[ZADANIE 1]: Wyszukaj w rekordach poniżej wszystkie wiersze, w których występuje słowo „green”, i przepisz je w całości.
════════════════════
To kolejny wypadek, do którego doszło na południowej obwodnicy Wojnicza. Niemal dokładnie rok temu, na tym samym skrzyżowaniu, zginął starszy mężczyzna. Motorowerem chciał przejechać na drugą stronę drogi. Spiesząc się na pogrzeb, wjechał pod koła pędzącego samochodu.

- Część osób, które korzystają z tych dróg, zachowuje się tak, jakby nie wiedziały, że w międzyczasie wybudowana została obwodnica i to samochody poruszające się po niej mają pierwszeństwo. Informują zresztą o tym ustawione przy dojeździe znaki - twierdzi Władysław Szydłowski, naczelnik tarnowskiej drogówki. Jak dodaje, kobieta, która wczoraj doprowadziła do wypadku przekonywała, że nie zauważyła żadnego samochodu.

- Dziwię się temu, bo przecież po jednej i drugiej stronie skrzyżowania jest długa prosta i widoku nic nie zasłania - zauważa policjant.

Mieszkańcy Łukanowic mają jednak inne zdanie. Według nich oddana przed rokiem obwodnica została źle zaprojektowana i wykonana.

- Kierowcy nadużywają tutaj prędkości, a przy wjeździe na skrzyżowanie powinny być zamontowane przynajmniej jakieś pulsacyjne światła ostrzegawcze - twierdzą Grzegorz Jurek i Przemysław Iwaniec.

Burmistrz Wojnicza idzie o krok dalej. - Obwodnica powstawała na szybko za ogromne pieniądze. Dziwię się, że nikt nie pomyślał o tym, aby w tym miejscu wybudować rondo - mówi Tadeusz Bąk. O taką przebudowę skrzyżowania zamierza zwrócić się do Zarządu Dróg Wojewódzkich.

Komentarze 7

Komentowanie zostało tymczasowo wyłączone.

Podaj powód zgłoszenia

Ł
Łukasz
Zlikwidowac lewoskrety i bedzie wezsza droga latwiejsza do ominiecia i tak tam sa niepotrzebne... Po co rondo a pozatym mialbyc tam wiadukt w pierwszych planach
m
mieszkaniec
przepraszam ale o jakim rondzie mowa, przecież to skrzyżowanie jest barrrrrrdzo łatwe droga z pierwszeństwem i reguła prawej ręki !!!! tylko to trzeba znać i zachować ostrożność. TYLE
o
ona
Zaraz za tym przejazdem i tak jest znak z ograniczeniem prędkości do 70, więc o jakim dodatkowym spowolnieniu mówisz? Tylko że większość kierowców ma go gdzieś. A rondo by to egzekwowało i dało szansę na spokojniejszy przejazd także z Wojnicza w kierunku Tarnowa (kto korzysta z tego przejazdu, wie o czym mowa...). Przejazd jest też potrzebny ze względu na cmentarz. Jakbyś nie zauważył, dojazd do parkingu, który znajduje się obok tego przejazdu w taki dzień jak 1. listopada (jeśli jedziesz ulicą Słoneczną) to niezłe wyzwanie...
════════════════════
[ZADANIE 2]: Pisz dalej tekst powyżej o wypadku na obwodnicy Wojnicza, zaczynając od jego ostatniego zdania.

[DANE DO ZADANIA]:
════════════════════
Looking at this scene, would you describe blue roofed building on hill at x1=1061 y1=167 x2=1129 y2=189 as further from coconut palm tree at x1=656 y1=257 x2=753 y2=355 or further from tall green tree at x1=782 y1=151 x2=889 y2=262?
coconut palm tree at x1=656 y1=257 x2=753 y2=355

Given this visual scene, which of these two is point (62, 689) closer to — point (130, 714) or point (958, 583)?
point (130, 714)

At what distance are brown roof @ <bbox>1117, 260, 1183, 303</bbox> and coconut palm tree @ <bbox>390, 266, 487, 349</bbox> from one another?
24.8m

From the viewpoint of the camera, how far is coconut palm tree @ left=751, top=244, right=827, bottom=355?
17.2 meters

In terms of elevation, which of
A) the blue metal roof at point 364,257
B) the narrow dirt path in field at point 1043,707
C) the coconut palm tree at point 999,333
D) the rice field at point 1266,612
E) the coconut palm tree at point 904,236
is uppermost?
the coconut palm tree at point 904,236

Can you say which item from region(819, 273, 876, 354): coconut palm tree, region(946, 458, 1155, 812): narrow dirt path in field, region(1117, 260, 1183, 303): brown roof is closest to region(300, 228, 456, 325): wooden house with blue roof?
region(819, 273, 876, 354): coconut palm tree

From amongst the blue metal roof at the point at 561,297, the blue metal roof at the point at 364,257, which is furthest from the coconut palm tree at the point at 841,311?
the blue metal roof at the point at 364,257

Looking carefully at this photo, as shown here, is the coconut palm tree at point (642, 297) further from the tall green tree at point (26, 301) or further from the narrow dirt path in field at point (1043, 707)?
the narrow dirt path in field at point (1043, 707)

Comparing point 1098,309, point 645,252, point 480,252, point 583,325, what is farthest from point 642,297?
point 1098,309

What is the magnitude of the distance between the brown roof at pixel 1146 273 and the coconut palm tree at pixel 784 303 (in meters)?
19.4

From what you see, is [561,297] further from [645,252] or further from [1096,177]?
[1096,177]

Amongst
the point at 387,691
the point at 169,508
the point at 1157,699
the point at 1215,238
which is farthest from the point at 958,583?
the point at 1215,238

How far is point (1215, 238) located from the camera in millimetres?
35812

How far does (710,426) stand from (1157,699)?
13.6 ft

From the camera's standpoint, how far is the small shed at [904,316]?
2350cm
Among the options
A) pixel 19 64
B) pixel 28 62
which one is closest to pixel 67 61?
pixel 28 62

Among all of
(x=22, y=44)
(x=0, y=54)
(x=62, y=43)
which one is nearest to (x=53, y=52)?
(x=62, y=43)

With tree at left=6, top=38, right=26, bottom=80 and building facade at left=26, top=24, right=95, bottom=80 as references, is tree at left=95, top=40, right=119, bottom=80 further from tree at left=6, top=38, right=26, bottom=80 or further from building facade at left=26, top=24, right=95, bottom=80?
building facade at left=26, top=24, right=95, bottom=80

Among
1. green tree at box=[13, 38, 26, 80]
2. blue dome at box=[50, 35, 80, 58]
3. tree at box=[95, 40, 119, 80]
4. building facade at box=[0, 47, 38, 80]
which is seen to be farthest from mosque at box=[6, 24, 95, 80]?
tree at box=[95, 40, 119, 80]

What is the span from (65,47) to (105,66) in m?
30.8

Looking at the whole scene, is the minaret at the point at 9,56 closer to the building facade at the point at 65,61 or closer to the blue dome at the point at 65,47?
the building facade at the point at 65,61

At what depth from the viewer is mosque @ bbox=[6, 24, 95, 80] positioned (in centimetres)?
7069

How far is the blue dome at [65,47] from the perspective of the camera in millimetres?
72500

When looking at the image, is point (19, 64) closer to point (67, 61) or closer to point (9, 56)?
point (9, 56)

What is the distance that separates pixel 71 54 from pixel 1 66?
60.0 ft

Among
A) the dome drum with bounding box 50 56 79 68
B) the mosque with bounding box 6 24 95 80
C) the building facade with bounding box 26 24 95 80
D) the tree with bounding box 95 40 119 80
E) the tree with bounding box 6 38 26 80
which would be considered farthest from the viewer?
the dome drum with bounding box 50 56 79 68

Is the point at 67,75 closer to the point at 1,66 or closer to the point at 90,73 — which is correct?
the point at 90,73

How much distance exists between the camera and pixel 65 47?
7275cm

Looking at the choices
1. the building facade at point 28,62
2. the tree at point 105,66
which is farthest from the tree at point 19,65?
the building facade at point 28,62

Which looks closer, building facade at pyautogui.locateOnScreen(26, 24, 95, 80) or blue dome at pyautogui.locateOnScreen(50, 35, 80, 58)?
════════════════════
[ODPOWIEDŹ 1]:
Looking at this scene, would you describe blue roofed building on hill at x1=1061 y1=167 x2=1129 y2=189 as further from coconut palm tree at x1=656 y1=257 x2=753 y2=355 or further from tall green tree at x1=782 y1=151 x2=889 y2=262?
Looking carefully at this photo, as shown here, is the coconut palm tree at point (642, 297) further from the tall green tree at point (26, 301) or further from the narrow dirt path in field at point (1043, 707)?
1. green tree at box=[13, 38, 26, 80]

[ODPOWIEDŹ 2]:
p
pax
Obwodnica jest po to żeby szybko ominąć miasto, a wy chcecie kierowców spowalniać, bo jedna osoba się zagapiła albo może dała w łapę na egzaminie, jak nie pasuje, to po prostu zlikwidujcie ten przejazd nie jest tam potrzebny a wyjdzie taniej niż jakieś idiotyczne rondo
m
maruda
Rondo to dobry pomysł. Dobrze zaprojektowane powinno spowolnić wszystkich na tyle, że nawet jakby miejscowi kierowcy "3 km - dom-szkoła-sklep-kościół-dom" zaczęli po nim w lewo jeździć to i tak niewiele się podzieje. Dziwne, że w dzisiejszych czasach kiedy projektowane są obwodnice nie ma normatywnego obowiązku projektowania w takich miejscach rond. Tak długo jak go nie ma, projektant zawsze pójdzie na taniochę. Trupy i nieszczęścia go nie obchodzą. Zadowolony z siebie zawsze powie, że były znaki podporządkowania tylko kierowcy są nieostrożni. Taki tłumok nigdy nie zrozumie, że to jego zafajdanym obowiązkiem powinno być takie projektowanie dróg i skrzyżowań, żeby do minimum ograniczać ryzyko wynikające z błędu kierowcy. I jak wiedzą wszyscy Ci, którzy trochę jeżdżą - jest to możliwe. Tylko w Polsce zasadą jest najpierw coś spieprzyć (byle było najtaniej), a potem się aneksuje, koryguje, dłubie, łata, przerabia, poprawia ale wtedy już nikt nie liczy kosztów. Krzywdy ludzkiej której można było uniknąć na samym początku nawet nie wspominam.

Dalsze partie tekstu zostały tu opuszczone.